Uma situação peculiar é quando planejamos a instalação de tomadas acima de 2,5 bar(a) e economizamos bagaço no ciclo de contrapressão durante a safra para ser queimado na entressafra. Porém, o ciclo de condensação na entressafra tem uma energia parasita de aproximadamente 10% e custos operacionais mais elevados, além da inexorável degradação parcial do bagaço durante a estocagem. Do ponto de vista econômico, compensa? Provavelmente só compensa se houver demanda térmica também no período da entressafra.

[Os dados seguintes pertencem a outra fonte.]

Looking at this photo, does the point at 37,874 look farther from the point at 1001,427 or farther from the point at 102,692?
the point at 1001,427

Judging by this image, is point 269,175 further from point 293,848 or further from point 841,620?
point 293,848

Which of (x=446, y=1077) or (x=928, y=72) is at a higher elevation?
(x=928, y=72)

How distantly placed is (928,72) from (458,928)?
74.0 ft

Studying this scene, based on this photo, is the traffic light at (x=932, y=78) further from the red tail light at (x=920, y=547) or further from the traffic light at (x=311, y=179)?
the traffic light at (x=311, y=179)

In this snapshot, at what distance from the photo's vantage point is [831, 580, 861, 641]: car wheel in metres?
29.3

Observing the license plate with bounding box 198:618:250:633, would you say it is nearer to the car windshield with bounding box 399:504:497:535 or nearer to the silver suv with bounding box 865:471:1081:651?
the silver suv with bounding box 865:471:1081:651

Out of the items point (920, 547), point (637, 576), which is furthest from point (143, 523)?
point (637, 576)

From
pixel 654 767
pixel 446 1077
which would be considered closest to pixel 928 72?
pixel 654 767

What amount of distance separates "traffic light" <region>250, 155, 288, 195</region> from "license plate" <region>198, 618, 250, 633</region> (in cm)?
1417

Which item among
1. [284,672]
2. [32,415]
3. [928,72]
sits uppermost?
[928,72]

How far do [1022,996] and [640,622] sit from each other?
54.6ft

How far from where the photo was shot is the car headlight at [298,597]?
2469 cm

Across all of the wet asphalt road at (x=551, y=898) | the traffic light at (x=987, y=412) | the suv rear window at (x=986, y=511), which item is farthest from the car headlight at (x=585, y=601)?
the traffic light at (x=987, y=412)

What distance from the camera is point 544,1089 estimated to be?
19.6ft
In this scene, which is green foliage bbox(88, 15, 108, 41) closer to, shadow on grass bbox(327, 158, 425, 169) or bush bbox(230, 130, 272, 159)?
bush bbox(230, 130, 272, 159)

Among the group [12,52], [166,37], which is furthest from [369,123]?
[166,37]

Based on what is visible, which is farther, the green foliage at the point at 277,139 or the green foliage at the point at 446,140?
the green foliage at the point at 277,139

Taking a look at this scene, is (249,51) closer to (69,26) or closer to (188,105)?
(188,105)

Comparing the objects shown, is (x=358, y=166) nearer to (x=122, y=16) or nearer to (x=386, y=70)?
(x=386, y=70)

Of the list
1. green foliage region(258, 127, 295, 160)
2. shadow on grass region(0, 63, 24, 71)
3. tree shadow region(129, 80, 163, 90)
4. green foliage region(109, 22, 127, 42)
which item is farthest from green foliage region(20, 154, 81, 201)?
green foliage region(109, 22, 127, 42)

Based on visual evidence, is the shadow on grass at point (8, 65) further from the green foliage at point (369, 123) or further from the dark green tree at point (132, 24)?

Somente um estudo conceitual completo do ciclo regenerativo específico pode responder a esta pergunta de uma forma convincente.

No caso de uma planta de processamento de cana, as variações no consumo de vapor do processo reduzem ou até anulam esta vantagem uma vez que a maior parte do vapor gerado vai para o processo e não para o ciclo de geração termelétrica pura de condensação. Isto é, ao se comprar uma caldeira, possivelmente apenas 1/3 do vapor gerado por esta caldeira na safra irá realmente se beneficiar do ciclo regenerativo.

Concluindo, a implantação do ciclo regenerativo numa usina de cana deve ser avaliada de forma mais abrangente, não se limitando à avaliação individual das caldeiras e/ou dos turbo geradores. Aspectos como operação da usina na safra, instalações existentes, consumo de vapor de processo, custos de operação na entressafra, disponibilidade de palha, etc., devem ser levados em consideração num estudo conceitual antes de qualquer decisão.